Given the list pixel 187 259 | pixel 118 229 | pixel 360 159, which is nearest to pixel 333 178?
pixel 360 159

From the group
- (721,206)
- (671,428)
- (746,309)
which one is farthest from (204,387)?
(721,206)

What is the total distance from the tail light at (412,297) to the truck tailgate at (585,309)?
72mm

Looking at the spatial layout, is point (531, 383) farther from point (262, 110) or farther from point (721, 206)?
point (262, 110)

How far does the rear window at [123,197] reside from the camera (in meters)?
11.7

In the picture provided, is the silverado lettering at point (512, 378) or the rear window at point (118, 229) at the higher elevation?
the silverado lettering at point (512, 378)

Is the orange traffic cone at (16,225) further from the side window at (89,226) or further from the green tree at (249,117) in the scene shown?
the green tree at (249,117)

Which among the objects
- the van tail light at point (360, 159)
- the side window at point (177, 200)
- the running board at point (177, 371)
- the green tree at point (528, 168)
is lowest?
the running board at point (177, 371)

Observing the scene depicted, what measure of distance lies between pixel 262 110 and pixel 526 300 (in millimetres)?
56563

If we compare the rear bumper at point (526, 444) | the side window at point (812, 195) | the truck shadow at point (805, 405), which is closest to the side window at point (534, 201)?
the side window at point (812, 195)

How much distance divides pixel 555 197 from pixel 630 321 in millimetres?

## What needs to be done
Output all of the data above without any alteration.

## Finished task
Given the list pixel 187 259 | pixel 118 229 | pixel 360 159, which is nearest to pixel 333 178?
pixel 360 159

From the group
- (721,206)
- (671,428)
- (746,309)
which one is farthest from (204,387)?
(721,206)

What is the total distance from the tail light at (412,297) to the truck tailgate at (585,309)?
72mm

Looking at the spatial layout, is point (531, 383) farther from point (262, 110) or farther from point (721, 206)?
point (262, 110)

How far does the rear window at [123,197] reside from the camera (in meters)?
11.7

In the picture provided, is the silverado lettering at point (512, 378) or the rear window at point (118, 229) at the higher elevation?
the silverado lettering at point (512, 378)

Is the orange traffic cone at (16,225) further from the side window at (89,226) or further from the green tree at (249,117) in the scene shown?
the green tree at (249,117)

Which among the objects
- the van tail light at point (360, 159)
- the side window at point (177, 200)
- the running board at point (177, 371)
- the green tree at point (528, 168)
is lowest?
the running board at point (177, 371)

Observing the scene depicted, what measure of distance lies between pixel 262 110 and pixel 526 300 (in millimetres)?
56563

If we compare the rear bumper at point (526, 444) | the side window at point (812, 195) | the truck shadow at point (805, 405), which is closest to the side window at point (534, 201)?
the side window at point (812, 195)

How much distance divides pixel 555 197 from pixel 630 321 in millimetres?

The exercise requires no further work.